Though Smith’s knowledge ended there, it transpired that the aforementioned Maurice Bryan held the missing information. He was, at one point, the club’s treasurer who had written an authoritative history of the club that, according to Smith, had been lost to the annals of time. I ended up coming across a copy in the Early Printed Books section – DU: The First 50 Years of the Dublin University Motorcycle and Light Car Club.
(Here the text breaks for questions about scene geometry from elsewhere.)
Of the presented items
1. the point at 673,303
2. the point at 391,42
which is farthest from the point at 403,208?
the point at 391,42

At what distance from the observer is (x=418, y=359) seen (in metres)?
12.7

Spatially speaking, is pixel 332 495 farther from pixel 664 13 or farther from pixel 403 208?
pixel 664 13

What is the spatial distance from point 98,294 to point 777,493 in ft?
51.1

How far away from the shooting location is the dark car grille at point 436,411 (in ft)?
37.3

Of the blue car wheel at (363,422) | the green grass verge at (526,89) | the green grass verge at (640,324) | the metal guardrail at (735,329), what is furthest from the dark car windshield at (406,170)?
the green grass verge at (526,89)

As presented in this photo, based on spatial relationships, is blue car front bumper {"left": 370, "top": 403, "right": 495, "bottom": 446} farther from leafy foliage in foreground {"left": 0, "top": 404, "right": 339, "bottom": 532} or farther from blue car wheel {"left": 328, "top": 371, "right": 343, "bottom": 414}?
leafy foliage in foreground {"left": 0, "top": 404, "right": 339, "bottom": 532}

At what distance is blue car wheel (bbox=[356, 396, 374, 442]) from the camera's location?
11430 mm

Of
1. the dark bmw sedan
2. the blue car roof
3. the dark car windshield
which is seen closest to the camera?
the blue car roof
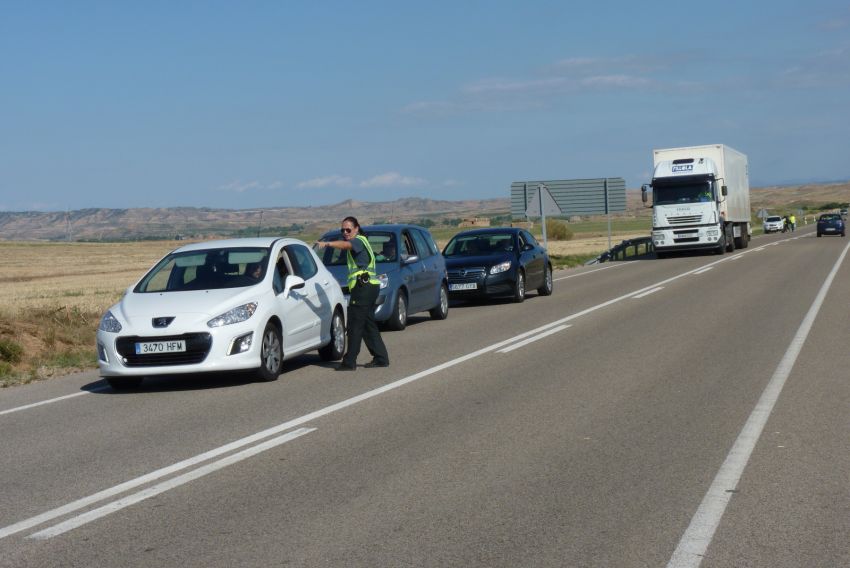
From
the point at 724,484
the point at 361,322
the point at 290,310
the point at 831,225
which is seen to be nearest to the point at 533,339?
the point at 361,322

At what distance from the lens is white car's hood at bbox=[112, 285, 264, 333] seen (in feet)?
39.9

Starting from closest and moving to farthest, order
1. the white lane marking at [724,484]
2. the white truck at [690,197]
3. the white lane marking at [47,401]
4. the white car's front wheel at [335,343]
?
the white lane marking at [724,484] → the white lane marking at [47,401] → the white car's front wheel at [335,343] → the white truck at [690,197]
In the first four decades of the club, its fortunes seemed to fluctuate. The 1920s saw “too many events chasing too few competitors”, but the club’s fortunes rebounded in the 1930s, with improving economic conditions and the commitment of dedicated enthusiasts like Evan Griffith. Though petrol rationing during the Second World War limited events and membership, both rose again in the 1950s.

The 1960s saw the continuation of the club’s biggest hill climb race along Mount Venus, but the outbreak of foot-and-mouth disease put a halt to all sport. Bryan recalls that the ban remained in place until February, leaving motorsport enthusiasts at a loose end. “Houses were painted, and a whole host of unfamiliar activities pursued”, he says.

The last documented era of the club was ushered in by the opening of a brand new track at Montello Park, which remains the Republic’s only international racing circuit. Bryan’s record ended in 1973, at a time when membership was inconsistent but good and the club was prospering. “The turnover on one event could now exceed £700, a far cry from the days of annual turnover of a tenth of this figure”. One can only wonder what happened in the 40 years following Bryan’s last report and the club’s eventual closure and disappearance.